- **DIRECTIONS FOR THIS TASK**
Copy out the listing verbatim, from the line containing "How far from the shooting" through the end of the listing, with both ends included.

==== WORKING DATA

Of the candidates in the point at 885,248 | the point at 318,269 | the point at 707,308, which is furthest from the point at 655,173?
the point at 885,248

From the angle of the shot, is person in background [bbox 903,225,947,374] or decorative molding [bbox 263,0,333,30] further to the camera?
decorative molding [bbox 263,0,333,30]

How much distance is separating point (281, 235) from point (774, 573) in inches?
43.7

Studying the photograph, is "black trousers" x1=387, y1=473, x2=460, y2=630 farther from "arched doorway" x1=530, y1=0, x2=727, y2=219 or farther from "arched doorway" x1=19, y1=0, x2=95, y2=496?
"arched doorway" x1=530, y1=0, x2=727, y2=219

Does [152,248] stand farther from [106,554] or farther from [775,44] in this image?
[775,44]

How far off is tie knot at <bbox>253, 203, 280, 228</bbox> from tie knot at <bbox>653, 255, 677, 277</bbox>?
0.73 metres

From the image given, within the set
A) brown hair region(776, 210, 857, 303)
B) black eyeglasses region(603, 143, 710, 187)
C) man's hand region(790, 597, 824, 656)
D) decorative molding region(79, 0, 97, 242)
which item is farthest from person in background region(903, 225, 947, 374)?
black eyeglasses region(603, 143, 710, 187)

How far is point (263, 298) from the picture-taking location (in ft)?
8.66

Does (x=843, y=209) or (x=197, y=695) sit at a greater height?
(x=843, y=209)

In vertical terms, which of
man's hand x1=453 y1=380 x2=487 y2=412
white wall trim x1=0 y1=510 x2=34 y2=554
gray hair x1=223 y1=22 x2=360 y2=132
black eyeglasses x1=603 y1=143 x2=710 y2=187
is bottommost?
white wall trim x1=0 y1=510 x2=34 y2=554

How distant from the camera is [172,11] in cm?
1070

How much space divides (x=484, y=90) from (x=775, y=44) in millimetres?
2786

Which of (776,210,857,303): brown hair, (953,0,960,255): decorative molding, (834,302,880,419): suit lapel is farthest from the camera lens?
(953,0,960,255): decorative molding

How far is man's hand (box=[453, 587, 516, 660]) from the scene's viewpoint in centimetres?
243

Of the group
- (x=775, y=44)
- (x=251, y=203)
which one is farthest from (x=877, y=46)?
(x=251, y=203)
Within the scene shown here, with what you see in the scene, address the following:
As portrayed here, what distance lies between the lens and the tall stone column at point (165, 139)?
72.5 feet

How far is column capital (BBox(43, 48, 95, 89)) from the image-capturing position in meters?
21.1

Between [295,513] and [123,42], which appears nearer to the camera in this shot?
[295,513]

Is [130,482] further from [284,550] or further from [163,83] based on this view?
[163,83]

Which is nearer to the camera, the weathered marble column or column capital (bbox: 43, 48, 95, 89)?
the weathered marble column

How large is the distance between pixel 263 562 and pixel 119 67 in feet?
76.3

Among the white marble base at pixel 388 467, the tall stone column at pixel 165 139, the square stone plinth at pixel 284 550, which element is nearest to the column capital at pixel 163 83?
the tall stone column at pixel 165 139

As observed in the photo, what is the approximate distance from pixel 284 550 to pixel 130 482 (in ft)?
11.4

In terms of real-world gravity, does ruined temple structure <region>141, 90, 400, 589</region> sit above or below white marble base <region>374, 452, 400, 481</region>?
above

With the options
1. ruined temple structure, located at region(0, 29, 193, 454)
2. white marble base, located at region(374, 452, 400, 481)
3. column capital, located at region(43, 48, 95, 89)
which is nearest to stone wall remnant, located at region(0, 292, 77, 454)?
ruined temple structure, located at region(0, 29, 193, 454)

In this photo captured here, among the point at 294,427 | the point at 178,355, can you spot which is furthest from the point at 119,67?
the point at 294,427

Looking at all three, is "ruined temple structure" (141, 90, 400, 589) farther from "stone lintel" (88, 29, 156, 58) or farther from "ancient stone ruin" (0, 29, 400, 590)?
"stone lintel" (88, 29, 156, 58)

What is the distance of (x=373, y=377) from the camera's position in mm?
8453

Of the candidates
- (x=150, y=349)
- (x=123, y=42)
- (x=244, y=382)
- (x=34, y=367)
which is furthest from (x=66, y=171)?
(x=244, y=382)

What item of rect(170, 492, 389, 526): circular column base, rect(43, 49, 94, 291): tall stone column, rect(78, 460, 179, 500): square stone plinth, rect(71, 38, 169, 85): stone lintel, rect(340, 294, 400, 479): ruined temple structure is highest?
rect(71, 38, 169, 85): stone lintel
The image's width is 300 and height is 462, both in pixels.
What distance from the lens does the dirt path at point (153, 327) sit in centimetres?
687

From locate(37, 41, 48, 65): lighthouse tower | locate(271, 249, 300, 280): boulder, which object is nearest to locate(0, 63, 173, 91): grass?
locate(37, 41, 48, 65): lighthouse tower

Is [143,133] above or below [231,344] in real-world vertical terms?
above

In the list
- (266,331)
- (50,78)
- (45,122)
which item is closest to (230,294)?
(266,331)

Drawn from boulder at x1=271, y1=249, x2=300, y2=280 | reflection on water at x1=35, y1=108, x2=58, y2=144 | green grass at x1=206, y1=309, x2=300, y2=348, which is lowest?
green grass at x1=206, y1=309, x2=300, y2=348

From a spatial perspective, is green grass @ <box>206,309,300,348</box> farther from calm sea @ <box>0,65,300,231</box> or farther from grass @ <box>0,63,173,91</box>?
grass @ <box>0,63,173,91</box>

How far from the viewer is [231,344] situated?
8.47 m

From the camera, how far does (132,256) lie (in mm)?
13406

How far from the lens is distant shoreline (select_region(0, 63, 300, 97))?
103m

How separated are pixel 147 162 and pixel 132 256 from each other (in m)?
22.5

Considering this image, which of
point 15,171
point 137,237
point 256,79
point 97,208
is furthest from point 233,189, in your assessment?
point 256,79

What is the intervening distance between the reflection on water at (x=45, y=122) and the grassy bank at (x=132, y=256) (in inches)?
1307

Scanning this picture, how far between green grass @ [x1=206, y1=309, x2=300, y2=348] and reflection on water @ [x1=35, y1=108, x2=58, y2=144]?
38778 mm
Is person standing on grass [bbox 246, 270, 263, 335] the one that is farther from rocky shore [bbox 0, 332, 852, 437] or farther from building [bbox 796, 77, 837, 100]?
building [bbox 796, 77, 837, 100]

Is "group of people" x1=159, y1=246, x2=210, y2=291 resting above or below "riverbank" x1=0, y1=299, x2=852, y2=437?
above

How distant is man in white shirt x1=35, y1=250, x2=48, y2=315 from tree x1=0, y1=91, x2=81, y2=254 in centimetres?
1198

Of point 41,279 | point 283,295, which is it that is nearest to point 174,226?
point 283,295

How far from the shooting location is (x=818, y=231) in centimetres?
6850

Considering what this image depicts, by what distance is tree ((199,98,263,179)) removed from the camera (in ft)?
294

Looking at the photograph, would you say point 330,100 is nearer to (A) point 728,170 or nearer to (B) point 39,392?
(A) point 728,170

========

- **TASK RESPONSE**
How far from the shooting location is (x=818, y=231) in centimetres?
6850

Considering what this image depicts, by what distance is tree ((199,98,263,179)) removed from the camera (in ft)?
294

Looking at the photograph, would you say point 330,100 is nearer to (A) point 728,170 or nearer to (B) point 39,392?
(A) point 728,170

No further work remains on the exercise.